Implement VPC endpoints for S3 and DynamoDB to avoid internet-based data transfer:

aws ec2 create-vpc-endpoint --vpc-id vpc-12345678 --service-name com.amazonaws.us-east-1.s3 --vpc-endpoint-type Gateway

Enable CloudTrail logging for all regions and configure CloudWatch alarms for suspicious cryptographic operations. Use AWS WAF to protect against common cryptographic attacks like SQL injection that could compromise encrypted data.
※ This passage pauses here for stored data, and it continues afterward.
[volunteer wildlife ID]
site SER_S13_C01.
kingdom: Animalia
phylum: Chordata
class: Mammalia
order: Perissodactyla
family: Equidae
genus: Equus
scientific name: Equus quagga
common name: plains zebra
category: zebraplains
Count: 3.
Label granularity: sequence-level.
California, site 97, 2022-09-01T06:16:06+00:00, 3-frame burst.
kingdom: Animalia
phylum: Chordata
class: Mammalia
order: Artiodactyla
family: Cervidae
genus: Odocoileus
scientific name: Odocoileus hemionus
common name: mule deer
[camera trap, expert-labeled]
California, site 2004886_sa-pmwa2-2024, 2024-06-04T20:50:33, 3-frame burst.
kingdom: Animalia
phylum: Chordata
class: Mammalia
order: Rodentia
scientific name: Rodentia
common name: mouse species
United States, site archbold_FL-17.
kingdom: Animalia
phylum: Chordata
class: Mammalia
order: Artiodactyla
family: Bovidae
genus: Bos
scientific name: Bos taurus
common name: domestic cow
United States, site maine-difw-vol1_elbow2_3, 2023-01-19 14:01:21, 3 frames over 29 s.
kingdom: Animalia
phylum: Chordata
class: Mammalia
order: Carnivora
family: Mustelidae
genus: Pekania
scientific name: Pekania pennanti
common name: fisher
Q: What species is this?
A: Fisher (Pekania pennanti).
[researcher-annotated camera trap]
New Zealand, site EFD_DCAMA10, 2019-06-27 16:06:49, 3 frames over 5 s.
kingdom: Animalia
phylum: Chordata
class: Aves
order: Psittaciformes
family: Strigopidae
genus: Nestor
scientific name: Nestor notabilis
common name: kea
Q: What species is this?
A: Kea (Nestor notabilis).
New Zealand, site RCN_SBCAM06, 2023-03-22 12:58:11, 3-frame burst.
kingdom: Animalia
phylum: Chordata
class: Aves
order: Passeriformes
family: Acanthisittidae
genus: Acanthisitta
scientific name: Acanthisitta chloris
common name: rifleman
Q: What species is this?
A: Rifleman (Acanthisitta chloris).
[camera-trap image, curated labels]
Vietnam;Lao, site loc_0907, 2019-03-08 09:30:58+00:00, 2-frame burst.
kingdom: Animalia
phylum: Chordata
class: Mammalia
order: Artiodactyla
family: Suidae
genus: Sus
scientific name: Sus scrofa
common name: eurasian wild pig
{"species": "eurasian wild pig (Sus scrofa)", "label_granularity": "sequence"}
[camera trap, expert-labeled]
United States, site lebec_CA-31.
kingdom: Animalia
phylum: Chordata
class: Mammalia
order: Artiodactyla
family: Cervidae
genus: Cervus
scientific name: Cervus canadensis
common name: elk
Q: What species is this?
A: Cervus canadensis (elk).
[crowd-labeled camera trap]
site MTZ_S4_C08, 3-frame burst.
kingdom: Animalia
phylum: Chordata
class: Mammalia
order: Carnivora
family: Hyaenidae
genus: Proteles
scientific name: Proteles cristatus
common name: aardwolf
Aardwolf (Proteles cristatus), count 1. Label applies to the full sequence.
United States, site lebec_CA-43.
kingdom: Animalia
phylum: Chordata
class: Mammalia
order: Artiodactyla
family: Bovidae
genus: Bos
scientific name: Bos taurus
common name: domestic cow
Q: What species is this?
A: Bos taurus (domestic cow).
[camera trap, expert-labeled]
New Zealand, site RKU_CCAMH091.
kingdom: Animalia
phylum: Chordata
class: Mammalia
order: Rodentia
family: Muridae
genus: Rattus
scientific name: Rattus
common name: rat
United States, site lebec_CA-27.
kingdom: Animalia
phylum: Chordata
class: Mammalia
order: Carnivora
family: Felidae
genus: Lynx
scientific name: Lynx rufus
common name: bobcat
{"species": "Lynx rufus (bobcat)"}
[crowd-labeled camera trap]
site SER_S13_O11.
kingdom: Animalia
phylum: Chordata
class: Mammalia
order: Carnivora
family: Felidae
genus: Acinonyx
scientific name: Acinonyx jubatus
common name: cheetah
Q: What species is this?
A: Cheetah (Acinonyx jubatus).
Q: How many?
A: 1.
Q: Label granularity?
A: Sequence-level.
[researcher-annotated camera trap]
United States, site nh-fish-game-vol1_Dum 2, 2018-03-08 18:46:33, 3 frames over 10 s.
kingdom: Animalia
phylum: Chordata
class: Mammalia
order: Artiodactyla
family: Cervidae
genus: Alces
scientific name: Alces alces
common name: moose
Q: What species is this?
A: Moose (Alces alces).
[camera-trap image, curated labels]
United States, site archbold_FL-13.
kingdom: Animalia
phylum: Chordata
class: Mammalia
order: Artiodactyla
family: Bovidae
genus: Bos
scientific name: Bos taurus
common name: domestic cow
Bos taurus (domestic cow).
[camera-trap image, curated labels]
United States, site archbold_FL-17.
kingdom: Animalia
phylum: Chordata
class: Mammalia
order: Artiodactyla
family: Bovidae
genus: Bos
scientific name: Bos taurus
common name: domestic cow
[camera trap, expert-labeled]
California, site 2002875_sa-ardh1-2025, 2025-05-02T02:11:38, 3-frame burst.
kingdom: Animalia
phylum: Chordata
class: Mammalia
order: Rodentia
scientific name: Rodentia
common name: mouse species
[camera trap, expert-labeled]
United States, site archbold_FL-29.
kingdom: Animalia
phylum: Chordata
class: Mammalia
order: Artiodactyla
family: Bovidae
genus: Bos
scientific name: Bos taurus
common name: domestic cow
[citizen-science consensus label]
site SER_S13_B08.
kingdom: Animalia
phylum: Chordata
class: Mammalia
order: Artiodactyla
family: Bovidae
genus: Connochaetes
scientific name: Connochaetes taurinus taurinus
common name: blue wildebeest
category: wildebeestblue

For applications handling sensitive data, implement application-layer encryption using AWS Encryption SDK:

from aws_encryption_sdk import encrypt, decrypt, CommitmentPolicy
from aws_encryption_sdk.keyrings.aws_kms import AwsKmsKeyring

kms_keyring = AwsKmsKeyring(
    generator_key_id='arn:aws:kms:us-east-1:123456789012:key/12345678-1234-1234-1234-123456789012'
)

def encrypt_data(plaintext):
    ciphertext, encrypt_header = encrypt(
        source=plaintext,
        keyring=kms_keyring,
        commitment_policy=CommitmentPolicy.REQUIRE_OPTIONAL
    )
    return ciphertext


def decrypt_data(ciphertext):
    plaintext, decrypt_header = decrypt(
        source=ciphertext,
        keyring=kms_keyring
    )
    return plaintext

This approach provides envelope encryption with proper key management and prevents common cryptographic implementation errors.

Frequently Asked Questions

How does middleBrick detect cryptographic failures in AWS APIs?

middleBrick performs active black-box scanning of AWS-hosted APIs without requiring credentials. The scanner tests TLS configurations, attempts authentication bypass scenarios, and validates encryption implementations through runtime interaction. For Lambda-powered APIs, it examines response headers and error messages that might reveal cryptographic weaknesses. The tool also analyzes OpenAPI specifications for exposed secrets and validates that encryption is properly configured for data in transit and at rest.

What AWS services should I use to prevent cryptographic failures?

Key AWS services for cryptographic security include IAM for identity management, KMS for key management, Secrets Manager for credential storage, and CloudHSM for hardware security module needs. Use IAM roles instead of access keys, enable default encryption on S3 buckets with KMS keys, implement VPC endpoints to avoid internet exposure, and use the AWS Encryption SDK for application-layer encryption. Enable CloudTrail logging and configure CloudWatch alarms to detect suspicious cryptographic operations. These services work together to create a defense-in-depth approach to cryptographic security.